The dataset contains 51 haemozoin objects and 923 non-haemozoin objects (i.e. objects with no corresponding parasite in its BF image). Figure 1A and B show examples of both haemozoin and non-haemozoin objects imaged in DF. The non-haemozoin objects include bubbles, dust particles, and other unidentified artifacts. The haemozoin objects correspond to 41 mid-late rings (> 6 hours), and 10 trophozoites and schizonts. Although some of the blood samples contain many early rings (0–6 hrs), these lack sufficient haemozoin to be detected (see Results) and thus did not have corresponding haemozoin objects.

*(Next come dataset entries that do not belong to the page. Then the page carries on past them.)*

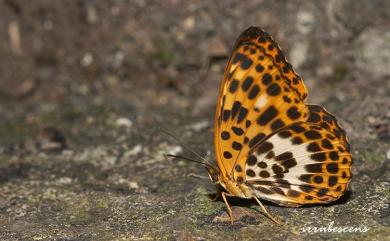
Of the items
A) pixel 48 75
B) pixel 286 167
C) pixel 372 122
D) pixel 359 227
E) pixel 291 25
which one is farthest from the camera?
pixel 48 75

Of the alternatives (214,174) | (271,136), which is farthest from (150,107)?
(271,136)

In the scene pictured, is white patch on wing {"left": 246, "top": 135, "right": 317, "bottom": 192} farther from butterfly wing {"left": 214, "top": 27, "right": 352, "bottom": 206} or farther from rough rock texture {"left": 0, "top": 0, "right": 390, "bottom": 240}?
rough rock texture {"left": 0, "top": 0, "right": 390, "bottom": 240}

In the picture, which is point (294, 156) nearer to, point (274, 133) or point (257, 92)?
point (274, 133)

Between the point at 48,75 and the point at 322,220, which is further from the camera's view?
the point at 48,75

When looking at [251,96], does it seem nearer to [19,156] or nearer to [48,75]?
[19,156]

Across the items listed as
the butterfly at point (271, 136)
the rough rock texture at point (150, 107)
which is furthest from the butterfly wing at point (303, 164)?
the rough rock texture at point (150, 107)

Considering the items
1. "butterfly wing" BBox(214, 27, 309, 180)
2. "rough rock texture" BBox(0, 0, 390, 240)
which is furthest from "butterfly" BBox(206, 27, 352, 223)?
"rough rock texture" BBox(0, 0, 390, 240)

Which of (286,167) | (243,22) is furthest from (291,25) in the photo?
(286,167)
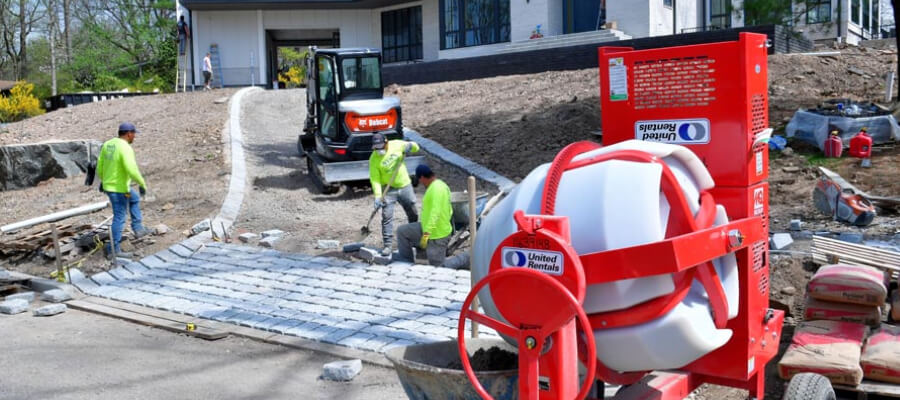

The BF 100× images contained 160 parasites, including 150 rings. Of these rings, 41 had an associated DF 50× bright spot as described above. 109 rings had no associated DF 50× bright spot, and were thus invisible to the DF detection system.
Algorithm outline
The purpose of the experiment was to assess the value of haemozoin as a biomarker in two ways: first, by determining if haemozoin can be distinguished from false positives by an automated image-processing algorithm; and second, by characterizing the abundance of haemozoin in early ring-stage parasites. The goal of the image-processing algorithm was to classify bright spots seen in DF as haemozoin or non-haemozoin. The algorithm is fully described in Additional file 1 and only briefly described here. The algorithm was developed using supervised learning on the fully labelled training set. It exploits both the shape and colour of the haemozoin signal in DF. The time required to image 1,000 cells and process the data with the complete algorithm is ~10 s, although this has not yet been optimized for speed.
Shape
Haemozoin is deposited irregularly in the parasite, and because non-haemozoin objects are typically radially symmetric (i.e. close to circular), one branch of the algorithm measures how radially symmetric an object is. Haemozoin is typically asymmetric.
Colour
Haemozoin scatters predominantly blue light due to its size and dielectric properties [19], while non-haemozoin objects scatter more broad-band light. The second part of the algorithm maps object colour into HSV space (Hue-Saturation-Intensity, an alternative colour basis to RGB). Haemozoin objects cluster closely together in the saturated blue region of HSV colour space.
This algorithm ignores gametocytes, for two reasons. First, gametocytes’ haemozoin signature is not amenable to detection by the algorithm’s particular colour analysis (see Additional file 1 for details). Second, gametocytes are very distinctive in DF (see Figure 1, row 2, column 5) and are thus easily detectable by other means.